A Séoul, sans doute davantage que dans bien des capitales, la nourriture est omniprésente dans tous les moments de sociabilité. Il n’est d’ailleurs pas rare de se retrouver à grignoter tout au long de la nuit : on ne boit jamais un verre sans manger en même temps. Le KFC (Korean fried chicken) est de rigueur avec la bière, tandis que le makgeolli ou le soju (alcools de riz) se consomment avec des plats traditionnels coréens.
Qu’on soit installé dans une gargote qui ne cuisine qu’un seul produit, assis en tailleur dans un salon privé, attablé dans un restaurant étoilé, en équilibre précaire sur un tabouret en plastique dans la rue ou chez une grand-mère, toutes les tables coréennes se ressemblent et se déclinent sur le même modèle.
Un bol de riz (bap) et un bol de soupe (claire, guk ; potage, tang ; ragoût, jjigae), des baguettes et une cuillère par personne et, ensuite, des plats principaux de viande ou de poisson déposés au centre de la table, entourés de condiments, d’assaisonnements et d’une multitude de banchan, des plats d’accompagnement secondaires. Trois, cinq, sept, neuf, leur nombre varie en fonction des occasions mais sera toujours impair et suit le principe philosophique d’eumyangohaeng, qui se fonde sur les cinq éléments naturels créés par le yin et le yang – soit le bois, le feu, la terre, le métal et l’eau.

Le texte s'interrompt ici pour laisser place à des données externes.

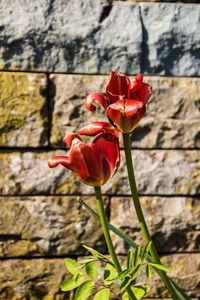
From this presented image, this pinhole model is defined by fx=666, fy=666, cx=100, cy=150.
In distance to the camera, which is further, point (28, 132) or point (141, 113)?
point (28, 132)

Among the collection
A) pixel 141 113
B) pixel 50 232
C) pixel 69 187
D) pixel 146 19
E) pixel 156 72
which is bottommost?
pixel 50 232

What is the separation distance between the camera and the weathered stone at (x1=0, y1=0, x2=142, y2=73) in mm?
1738

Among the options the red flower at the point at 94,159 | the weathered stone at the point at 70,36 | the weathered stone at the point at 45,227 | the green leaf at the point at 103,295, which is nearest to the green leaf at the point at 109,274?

En attendant, le rouge des kimchi tranche avec la blancheur du riz, pendant que les namul proposent des camaïeux de vert et de brun. Tiges d’ail, feuilles de shiso ou d’aster, pousses de fougères, d’amarantes, de wakamé. Autant de plantes sauvages, de racines et de rhizomes aux évocations aussi poétiques que leurs goûts sont mystérieux.

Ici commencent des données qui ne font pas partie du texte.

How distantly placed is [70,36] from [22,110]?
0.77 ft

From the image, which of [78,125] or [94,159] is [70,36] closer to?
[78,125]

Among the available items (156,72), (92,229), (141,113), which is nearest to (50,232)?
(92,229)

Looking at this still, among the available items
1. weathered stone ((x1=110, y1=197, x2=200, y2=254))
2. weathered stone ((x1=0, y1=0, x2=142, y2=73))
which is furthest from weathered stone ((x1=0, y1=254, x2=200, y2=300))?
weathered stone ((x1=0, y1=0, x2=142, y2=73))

La variété des plats s’accompagne d’une importante palette de couleurs, d’une profusion de saveurs et de textures souvent inédites pour un palais néophyte. Tout se contrebalance dans une recherche d’équilibre aussi esthétique que gustative. La cuisine coréenne traditionnelle est réalisée à partir de produits saisonniers, comme les céréales, les haricots, les légumes ou encore les herbes et les racines sauvages. Du fait des hivers rudes, les techniques de fermentation ont très tôt été développées et perfectionnées afin de pouvoir conserver les denrées alimentaires.
Lexique culinaire
• Banchan : plat d’accompagnement servi dans de petits contenants. Il en existe de nombreuses sortes et on en sert plusieurs lors des repas.
• Bibimbap : littéralement « riz mélangé », avec divers namul et de la viande, etc.
• Bulgogi : viande de bœuf marinée dans de la sauce de soja, du sucre, de l’huile de sésame, puis grillée.
• Doenjang : pâte de soja fermentée.
• Dubu : tofu coréen
• Ganjang : sauce de soja.
• Gochujang : condiment fermenté piquant.
• Kimchi : accompagnement traditionnel coréen à base de légumes lactofermentés (généralement du chou chinois, mais aussi des radis ou du concombre), trempés dans de la saumure et un mélange de poudre de piment rouge, d’ail, etc.
• Mandu : ravioli coréen.
• Namul : accompagnement de divers végétaux assaisonnés.
• Ssamgabsal : viande de porc grillée qu’on mange dans des feuilles de salade, avec diverses plantes ou herbes.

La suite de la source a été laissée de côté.